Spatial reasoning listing
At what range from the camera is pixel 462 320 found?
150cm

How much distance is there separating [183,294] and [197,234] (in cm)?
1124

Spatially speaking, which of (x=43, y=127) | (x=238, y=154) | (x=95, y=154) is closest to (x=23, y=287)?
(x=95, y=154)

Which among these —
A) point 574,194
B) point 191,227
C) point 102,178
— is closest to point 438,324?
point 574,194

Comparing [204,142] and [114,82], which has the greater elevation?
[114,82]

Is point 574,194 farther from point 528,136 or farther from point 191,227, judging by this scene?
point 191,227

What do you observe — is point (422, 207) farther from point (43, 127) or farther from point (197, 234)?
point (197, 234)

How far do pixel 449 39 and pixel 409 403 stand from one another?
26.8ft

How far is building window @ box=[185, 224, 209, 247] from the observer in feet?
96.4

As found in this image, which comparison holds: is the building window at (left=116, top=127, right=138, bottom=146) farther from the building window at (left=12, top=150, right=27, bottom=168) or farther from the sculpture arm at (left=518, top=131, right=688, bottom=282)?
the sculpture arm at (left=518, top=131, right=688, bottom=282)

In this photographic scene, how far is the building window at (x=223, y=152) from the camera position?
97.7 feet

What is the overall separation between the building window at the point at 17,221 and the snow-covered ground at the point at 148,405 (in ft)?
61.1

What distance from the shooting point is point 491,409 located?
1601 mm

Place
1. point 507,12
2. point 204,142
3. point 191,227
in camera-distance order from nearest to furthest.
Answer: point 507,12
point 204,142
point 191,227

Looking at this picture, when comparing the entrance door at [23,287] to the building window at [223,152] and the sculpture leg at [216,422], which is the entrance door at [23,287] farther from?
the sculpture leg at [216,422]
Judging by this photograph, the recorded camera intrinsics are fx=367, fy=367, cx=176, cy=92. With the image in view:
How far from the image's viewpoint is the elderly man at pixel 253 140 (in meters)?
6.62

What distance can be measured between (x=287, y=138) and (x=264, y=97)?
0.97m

- **Task prompt**:
Rewrite the part of the listing that opens with the line containing "Judging by this photograph, the" and runs through the end of the listing, keeping every line, requests included. Scale each distance in the answers by 1.75 and round it to the same number of decimals it had, with halves rounding up, leaving all other numbers unchanged.

- **Exercise solution**:
Judging by this photograph, the recorded camera intrinsics are fx=367, fy=367, cx=176, cy=92. With the image in view:
How far from the image's viewpoint is the elderly man at pixel 253 140 (in meters)?
11.59

What distance can be measured between (x=287, y=138) and (x=264, y=97)?
1.70m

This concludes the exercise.